About this task: Extract the items starting with the line that contains "Новые туфли в" and going on through the line that contains "矢野南5丁目　一戸建ての居間", and repeat only those lines exactly.

━━━━━━

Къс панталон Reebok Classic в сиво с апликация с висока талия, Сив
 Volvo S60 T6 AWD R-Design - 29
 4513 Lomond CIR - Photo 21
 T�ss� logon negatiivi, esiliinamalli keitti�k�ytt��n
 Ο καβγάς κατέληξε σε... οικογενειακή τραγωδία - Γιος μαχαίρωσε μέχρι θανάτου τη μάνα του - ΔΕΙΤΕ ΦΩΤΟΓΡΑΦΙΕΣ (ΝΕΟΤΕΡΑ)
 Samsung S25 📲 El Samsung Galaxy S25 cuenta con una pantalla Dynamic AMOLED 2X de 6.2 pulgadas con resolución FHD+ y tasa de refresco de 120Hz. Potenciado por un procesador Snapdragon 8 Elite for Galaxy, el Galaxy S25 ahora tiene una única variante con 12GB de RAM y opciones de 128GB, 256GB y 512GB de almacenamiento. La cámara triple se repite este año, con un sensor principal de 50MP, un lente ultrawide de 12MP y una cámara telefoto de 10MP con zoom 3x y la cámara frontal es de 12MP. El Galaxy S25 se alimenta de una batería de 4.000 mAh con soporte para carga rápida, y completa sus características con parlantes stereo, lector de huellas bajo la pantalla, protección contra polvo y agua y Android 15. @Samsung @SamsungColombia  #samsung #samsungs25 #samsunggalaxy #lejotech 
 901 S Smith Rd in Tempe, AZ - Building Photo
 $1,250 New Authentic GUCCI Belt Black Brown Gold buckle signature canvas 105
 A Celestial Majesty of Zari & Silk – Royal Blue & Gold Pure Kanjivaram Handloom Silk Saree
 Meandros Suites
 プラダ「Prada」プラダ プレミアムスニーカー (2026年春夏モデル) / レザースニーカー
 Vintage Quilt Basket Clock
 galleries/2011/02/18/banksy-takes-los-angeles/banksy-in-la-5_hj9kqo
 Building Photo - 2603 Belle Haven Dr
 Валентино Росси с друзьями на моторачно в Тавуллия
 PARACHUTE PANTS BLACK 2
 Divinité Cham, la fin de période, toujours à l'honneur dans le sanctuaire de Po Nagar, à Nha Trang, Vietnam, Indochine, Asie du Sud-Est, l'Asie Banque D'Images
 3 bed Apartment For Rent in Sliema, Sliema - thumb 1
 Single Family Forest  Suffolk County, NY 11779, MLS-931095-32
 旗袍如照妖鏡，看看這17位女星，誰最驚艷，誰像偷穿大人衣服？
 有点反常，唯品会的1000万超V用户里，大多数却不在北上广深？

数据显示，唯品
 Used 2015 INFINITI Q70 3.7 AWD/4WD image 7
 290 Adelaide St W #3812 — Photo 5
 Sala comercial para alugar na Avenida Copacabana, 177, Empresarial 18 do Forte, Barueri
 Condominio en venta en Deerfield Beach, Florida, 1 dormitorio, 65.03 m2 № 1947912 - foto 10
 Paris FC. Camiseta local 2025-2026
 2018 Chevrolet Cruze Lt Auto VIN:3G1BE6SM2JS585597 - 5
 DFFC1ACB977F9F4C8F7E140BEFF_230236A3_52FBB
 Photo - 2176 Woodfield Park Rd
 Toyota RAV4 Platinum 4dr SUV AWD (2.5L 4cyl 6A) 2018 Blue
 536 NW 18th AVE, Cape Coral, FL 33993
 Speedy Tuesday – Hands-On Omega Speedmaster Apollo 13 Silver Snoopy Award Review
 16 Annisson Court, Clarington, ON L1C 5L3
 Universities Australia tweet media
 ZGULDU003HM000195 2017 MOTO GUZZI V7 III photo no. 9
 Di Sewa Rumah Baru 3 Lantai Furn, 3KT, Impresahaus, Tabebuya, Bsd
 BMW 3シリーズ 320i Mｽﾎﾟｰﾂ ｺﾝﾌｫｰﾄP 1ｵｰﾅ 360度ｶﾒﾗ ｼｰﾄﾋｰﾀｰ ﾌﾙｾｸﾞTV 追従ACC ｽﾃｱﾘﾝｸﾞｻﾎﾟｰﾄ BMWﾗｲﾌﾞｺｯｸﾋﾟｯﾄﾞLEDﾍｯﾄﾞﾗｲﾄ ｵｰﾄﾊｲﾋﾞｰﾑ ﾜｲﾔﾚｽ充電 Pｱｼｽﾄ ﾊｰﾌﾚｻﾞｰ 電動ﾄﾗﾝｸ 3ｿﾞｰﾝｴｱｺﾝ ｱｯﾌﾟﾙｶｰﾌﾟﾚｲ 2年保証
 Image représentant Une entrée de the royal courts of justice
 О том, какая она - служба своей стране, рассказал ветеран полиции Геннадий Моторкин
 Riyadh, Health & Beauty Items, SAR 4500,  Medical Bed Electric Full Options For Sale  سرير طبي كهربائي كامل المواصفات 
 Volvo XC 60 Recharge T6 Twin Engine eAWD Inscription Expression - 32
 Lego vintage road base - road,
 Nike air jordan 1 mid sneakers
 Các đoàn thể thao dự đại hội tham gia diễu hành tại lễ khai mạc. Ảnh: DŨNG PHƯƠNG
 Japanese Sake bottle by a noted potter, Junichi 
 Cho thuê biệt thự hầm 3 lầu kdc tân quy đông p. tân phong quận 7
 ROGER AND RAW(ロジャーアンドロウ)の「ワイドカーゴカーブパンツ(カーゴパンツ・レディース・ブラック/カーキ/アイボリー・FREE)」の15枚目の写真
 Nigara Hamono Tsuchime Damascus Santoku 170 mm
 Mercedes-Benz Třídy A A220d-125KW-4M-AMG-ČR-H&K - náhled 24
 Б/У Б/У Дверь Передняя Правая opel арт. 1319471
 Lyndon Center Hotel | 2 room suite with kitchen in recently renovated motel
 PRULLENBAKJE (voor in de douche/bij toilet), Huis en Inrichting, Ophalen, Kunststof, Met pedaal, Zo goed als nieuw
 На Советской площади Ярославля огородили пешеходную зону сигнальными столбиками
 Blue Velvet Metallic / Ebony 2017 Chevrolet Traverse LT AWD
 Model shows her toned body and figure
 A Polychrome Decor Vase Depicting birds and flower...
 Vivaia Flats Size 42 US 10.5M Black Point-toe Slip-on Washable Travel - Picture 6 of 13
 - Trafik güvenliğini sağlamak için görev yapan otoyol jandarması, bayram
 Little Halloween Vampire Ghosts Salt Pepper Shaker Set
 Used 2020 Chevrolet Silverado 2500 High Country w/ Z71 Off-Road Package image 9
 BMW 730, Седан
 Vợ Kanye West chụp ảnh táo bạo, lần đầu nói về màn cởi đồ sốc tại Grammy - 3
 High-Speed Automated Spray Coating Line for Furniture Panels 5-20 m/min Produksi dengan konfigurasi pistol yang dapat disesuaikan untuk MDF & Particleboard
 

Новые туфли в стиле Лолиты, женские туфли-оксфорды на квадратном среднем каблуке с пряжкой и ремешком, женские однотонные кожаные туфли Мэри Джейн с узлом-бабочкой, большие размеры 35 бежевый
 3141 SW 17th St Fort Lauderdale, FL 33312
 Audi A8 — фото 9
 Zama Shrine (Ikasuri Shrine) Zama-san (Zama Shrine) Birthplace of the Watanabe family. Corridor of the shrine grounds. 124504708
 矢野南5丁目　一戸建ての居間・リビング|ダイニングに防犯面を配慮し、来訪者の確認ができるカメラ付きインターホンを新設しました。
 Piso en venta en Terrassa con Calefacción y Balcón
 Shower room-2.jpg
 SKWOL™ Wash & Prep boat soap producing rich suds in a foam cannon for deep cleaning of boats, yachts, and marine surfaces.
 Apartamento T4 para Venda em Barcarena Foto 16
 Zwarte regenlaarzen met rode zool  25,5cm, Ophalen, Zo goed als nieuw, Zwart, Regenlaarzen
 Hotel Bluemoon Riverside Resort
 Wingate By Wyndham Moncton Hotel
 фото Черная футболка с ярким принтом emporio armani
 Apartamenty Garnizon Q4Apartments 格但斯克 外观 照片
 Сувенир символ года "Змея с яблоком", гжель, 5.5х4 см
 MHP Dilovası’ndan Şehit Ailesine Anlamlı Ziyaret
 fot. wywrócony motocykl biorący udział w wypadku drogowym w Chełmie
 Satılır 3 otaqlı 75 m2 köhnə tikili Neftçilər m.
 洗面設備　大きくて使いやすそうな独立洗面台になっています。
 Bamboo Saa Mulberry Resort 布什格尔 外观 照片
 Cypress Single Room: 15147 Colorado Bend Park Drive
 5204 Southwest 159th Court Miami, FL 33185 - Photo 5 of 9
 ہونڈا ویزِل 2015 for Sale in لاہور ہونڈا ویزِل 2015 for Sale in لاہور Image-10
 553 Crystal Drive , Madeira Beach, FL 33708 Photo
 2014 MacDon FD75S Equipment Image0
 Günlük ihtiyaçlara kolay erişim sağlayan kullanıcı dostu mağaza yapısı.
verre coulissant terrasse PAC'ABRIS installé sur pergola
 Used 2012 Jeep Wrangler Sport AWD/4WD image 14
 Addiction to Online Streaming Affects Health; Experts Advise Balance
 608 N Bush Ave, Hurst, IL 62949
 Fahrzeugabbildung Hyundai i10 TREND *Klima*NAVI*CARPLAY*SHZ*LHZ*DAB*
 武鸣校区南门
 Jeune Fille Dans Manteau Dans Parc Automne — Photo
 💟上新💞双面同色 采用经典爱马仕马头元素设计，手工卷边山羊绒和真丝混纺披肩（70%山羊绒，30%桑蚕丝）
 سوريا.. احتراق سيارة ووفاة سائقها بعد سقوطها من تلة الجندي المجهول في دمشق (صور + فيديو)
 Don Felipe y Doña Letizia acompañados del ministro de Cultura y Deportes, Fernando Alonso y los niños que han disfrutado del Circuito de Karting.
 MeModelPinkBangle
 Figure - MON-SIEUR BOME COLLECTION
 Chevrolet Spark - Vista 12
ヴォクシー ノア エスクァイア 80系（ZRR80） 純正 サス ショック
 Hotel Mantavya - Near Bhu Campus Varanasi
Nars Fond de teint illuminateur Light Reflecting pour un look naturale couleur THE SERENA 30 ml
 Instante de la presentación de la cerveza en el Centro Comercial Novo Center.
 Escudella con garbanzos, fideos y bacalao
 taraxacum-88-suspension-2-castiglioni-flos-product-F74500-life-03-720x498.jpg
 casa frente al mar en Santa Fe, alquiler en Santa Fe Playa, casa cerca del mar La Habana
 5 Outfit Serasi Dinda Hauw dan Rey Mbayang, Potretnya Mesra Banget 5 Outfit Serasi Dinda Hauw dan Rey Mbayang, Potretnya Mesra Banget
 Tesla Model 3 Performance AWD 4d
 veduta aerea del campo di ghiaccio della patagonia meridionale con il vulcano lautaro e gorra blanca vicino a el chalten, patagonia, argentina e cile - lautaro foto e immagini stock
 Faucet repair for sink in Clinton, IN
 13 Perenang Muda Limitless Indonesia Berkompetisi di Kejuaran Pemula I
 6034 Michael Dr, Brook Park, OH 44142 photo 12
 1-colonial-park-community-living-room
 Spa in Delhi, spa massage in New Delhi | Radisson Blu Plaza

━━━━━━

Task solution:
Новые туфли в стиле Лолиты, женские туфли-оксфорды на квадратном среднем каблуке с пряжкой и ремешком, женские однотонные кожаные туфли Мэри Джейн с узлом-бабочкой, большие размеры 35 бежевый
 3141 SW 17th St Fort Lauderdale, FL 33312
 Audi A8 — фото 9
 Zama Shrine (Ikasuri Shrine) Zama-san (Zama Shrine) Birthplace of the Watanabe family. Corridor of the shrine grounds. 124504708
 矢野南5丁目　一戸建ての居間・リビング|ダイニングに防犯面を配慮し、来訪者の確認ができるカメラ付きインターホンを新設しました。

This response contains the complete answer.